- **DIRECTIVE**
Report every line in the listing below that contains the word "distance", reproducing each such line in full.

- **PROVIDED DATA**
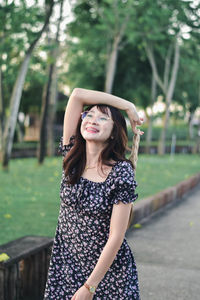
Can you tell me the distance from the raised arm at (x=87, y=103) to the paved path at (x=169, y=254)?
2465mm

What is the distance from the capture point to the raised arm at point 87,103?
107 inches

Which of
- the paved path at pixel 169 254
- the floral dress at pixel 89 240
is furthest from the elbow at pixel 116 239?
the paved path at pixel 169 254

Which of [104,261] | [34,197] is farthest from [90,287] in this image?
[34,197]

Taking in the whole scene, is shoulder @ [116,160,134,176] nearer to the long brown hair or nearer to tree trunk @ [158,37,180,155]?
the long brown hair

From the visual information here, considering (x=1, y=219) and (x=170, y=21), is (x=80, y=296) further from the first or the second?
(x=170, y=21)

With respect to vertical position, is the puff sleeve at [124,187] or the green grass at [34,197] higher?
the puff sleeve at [124,187]

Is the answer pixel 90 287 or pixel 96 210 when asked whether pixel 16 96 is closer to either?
pixel 96 210

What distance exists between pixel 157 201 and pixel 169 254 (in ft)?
11.3

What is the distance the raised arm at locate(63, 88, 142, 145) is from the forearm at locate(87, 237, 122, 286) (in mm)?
696

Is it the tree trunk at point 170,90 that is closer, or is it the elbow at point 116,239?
the elbow at point 116,239

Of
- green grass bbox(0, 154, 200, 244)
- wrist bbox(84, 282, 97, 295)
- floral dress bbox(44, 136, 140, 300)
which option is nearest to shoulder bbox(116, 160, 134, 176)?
floral dress bbox(44, 136, 140, 300)

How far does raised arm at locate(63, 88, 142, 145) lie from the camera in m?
2.72

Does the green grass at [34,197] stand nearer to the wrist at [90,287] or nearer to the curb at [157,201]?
the curb at [157,201]

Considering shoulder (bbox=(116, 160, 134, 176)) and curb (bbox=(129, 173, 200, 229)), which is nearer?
shoulder (bbox=(116, 160, 134, 176))
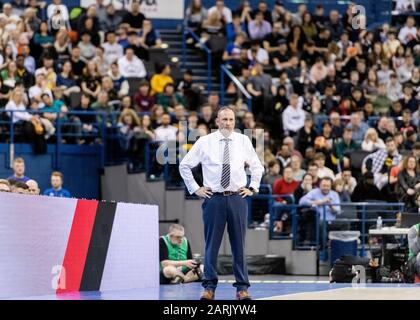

- **CORRECT ANSWER**
Can you tell me the distance from the raised arm at (x=87, y=103) to the paved path at (x=169, y=254)?
What is the distance from the capture point to the raised arm at point 87,103?
What distance exists between pixel 157 201 and pixel 169 254 (in ft)?
What is the distance the raised arm at locate(63, 88, 142, 145) is from the forearm at locate(87, 237, 122, 286) (in mm)?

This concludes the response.